Re: [PATCH v2 7/9] sched: define TIF_ALLOW_RESCHED

Ingo Molnar <mingo@xxxxxxxxxx> · Tue, 19 Sep 2023 10:43:08 +0200

* Ingo Molnar <mingo@xxxxxxxxxx> wrote:

> > Yeah, the fact that we do presumably have PREEMPT_COUNT enabled in most 
> > distros does speak for just admitting that the PREEMPT_NONE / VOLUNTARY 
> > approach isn't actually used, and is only causing pain.
> 
> The macro-behavior of NONE/VOLUNTARY is still used & relied upon in 
> server distros - and that's the behavior that enterprise distros truly 
> cared about.
> 
> Micro-overhead of NONE/VOLUNTARY vs. FULL is nonzero but is in the 
> 'noise' category for all major distros I'd say.
> 
> And that's what Thomas's proposal achieves: keep the nicely 
> execution-batched NONE/VOLUNTARY scheduling behavior for SCHED_OTHER 
> tasks, while having the latency advantages of fully-preemptible kernel 
> code for RT and critical tasks.
> 
> So I'm fully on board with this. It would reduce the number of preemption 
> variants to just two: regular kernel and PREEMPT_RT. Yummie!

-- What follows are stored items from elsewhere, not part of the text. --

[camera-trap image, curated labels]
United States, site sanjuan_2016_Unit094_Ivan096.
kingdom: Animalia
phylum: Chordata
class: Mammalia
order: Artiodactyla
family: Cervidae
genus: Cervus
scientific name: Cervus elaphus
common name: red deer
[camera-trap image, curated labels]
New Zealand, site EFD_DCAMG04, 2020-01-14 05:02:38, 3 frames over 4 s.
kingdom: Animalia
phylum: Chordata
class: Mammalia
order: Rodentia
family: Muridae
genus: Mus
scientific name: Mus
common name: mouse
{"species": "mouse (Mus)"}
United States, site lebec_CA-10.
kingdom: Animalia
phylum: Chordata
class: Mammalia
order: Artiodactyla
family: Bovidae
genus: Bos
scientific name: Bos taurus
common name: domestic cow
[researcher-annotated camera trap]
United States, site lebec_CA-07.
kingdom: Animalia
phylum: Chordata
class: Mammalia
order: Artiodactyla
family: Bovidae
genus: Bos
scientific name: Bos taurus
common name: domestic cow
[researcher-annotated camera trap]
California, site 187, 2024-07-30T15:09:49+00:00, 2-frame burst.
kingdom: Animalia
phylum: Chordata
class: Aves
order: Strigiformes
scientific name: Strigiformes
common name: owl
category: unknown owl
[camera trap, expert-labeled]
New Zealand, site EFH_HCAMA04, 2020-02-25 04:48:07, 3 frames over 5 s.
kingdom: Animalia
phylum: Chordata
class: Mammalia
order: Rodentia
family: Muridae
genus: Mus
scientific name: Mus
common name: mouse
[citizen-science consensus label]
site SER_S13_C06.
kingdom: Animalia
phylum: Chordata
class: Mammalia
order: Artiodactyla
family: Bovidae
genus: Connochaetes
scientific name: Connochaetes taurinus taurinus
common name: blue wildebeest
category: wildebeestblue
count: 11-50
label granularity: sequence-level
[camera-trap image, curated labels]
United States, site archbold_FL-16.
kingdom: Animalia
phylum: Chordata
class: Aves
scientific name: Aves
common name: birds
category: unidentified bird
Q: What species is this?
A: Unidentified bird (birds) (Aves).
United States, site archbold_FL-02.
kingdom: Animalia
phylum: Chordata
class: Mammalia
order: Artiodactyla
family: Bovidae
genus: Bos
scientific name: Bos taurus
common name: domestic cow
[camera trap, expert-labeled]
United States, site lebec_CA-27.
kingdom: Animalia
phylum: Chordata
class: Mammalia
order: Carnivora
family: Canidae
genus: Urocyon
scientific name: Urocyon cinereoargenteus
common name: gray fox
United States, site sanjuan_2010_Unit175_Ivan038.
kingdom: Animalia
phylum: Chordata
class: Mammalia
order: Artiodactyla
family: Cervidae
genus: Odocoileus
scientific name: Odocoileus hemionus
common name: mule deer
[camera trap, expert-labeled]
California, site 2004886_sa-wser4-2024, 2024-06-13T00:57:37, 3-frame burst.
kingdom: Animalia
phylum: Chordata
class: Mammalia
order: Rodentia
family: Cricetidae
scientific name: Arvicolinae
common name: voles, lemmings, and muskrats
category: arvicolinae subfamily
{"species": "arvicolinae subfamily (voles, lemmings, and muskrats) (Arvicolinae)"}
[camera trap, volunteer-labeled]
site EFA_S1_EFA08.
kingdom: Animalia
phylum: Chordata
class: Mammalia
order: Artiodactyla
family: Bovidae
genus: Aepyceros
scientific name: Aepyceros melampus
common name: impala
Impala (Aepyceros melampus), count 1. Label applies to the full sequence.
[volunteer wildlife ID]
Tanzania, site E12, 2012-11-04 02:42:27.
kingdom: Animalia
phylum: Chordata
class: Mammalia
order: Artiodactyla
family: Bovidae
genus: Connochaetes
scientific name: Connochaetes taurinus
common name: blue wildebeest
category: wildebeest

As an additional side note: with various changes such as EEVDF the 
scheduler is a lot less preemption-happy these days, without wrecking 
latencies & timeslice distribution.

So in principle we might not even need the NEED_RESCHED_LAZY extra bit, 
which -rt uses as a kind of additional layer to make sure they don't change 
scheduling policy.

Ie. a modern scheduler might have mooted much of this change:

   4542057e18ca ("mm: avoid 'might_sleep()' in get_mmap_lock_carefully()")

... because now we'll only reschedule on timeslice exhaustion, or if a task 
comes in with a big deadline deficit.

And even the deadline-deficit wakeup preemption can be turned off further 
with:

    $ echo NO_WAKEUP_PREEMPTION > /debug/sched/features

And we are considering making that the default behavior for same-prio tasks 
- basically turn same-prio SCHED_OTHER tasks into SCHED_BATCH - which 
should be quite similar to what NEED_RESCHED_LAZY achieves on -rt.

Thanks,

	Ingo